We now turn to the question whether Precision and its officers were “sellers” or “controllers” within the meaning of Sections 12 and 15. The district court found that Precision was the principal of Armstrong, for the “best efforts” underwriting agreement constituted proof that an agency relationship existed between Precision and Armstrong. Thus that court held that Precision was a “seller” under Section 12. The court alternatively found that Precision controlled Armstrong within the meaning of Section 15. However, Precision was held not liable to appellants under either Section 12(2) or Section 15 because, in each instance, it had carried its burden of proving that it did not know and in the exercise of reasonable care could not have known of the alleged omission.
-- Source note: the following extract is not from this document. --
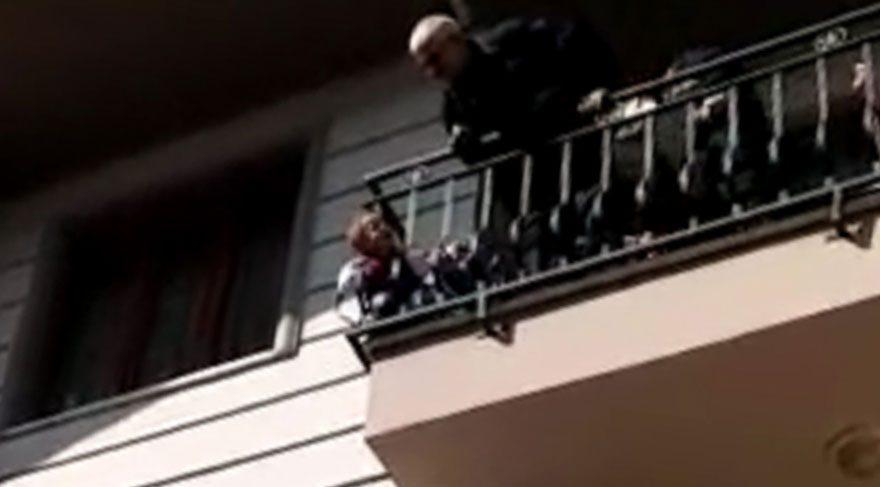 Başı balkon demirine sıkışan minik Fatih'i itfaiye kurtardı
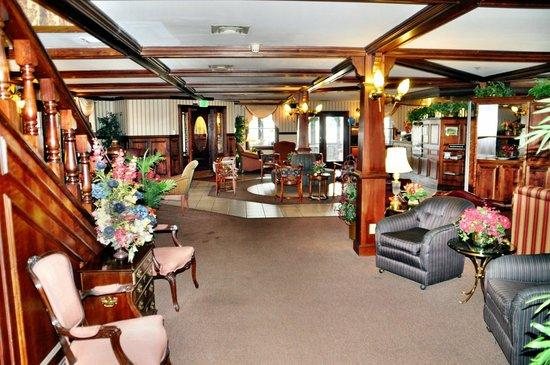 Rodeway Inn Auburn-Foresthill: Lobby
This being so, it followed that, inasmuch as Precision was not found liable under Section 12, defendants Tashman and Schwartz, officers and directors of Precision, could not be liable under Section 15, for, Precision not being liable under Section 12, they could not have been controlling a person liable under Section 12.

We harbor serious doubts about the district court’s conclusion that appellees were “sellers” or “controlling persons” within the meaning of the statute.3 We do not reach this question, however, for assuming, arguendo, that appellees were indeed sellers or were in control, we agree with the district court that they have shown that they are entitled to the benefit of the defense provided in both Sections 12 and 15. Both sections specifically provide that a defendant may exculpate himself from liability by fulfilling his burden of proving that he did not know, and in the exercise of reason*842able care could not have known, in the case of Section 12 liability, of the alleged untruth or omission, or, in the case of Section 15 liability, of the existence of the facts by reason of which the liability of the controlled person is alleged to exist.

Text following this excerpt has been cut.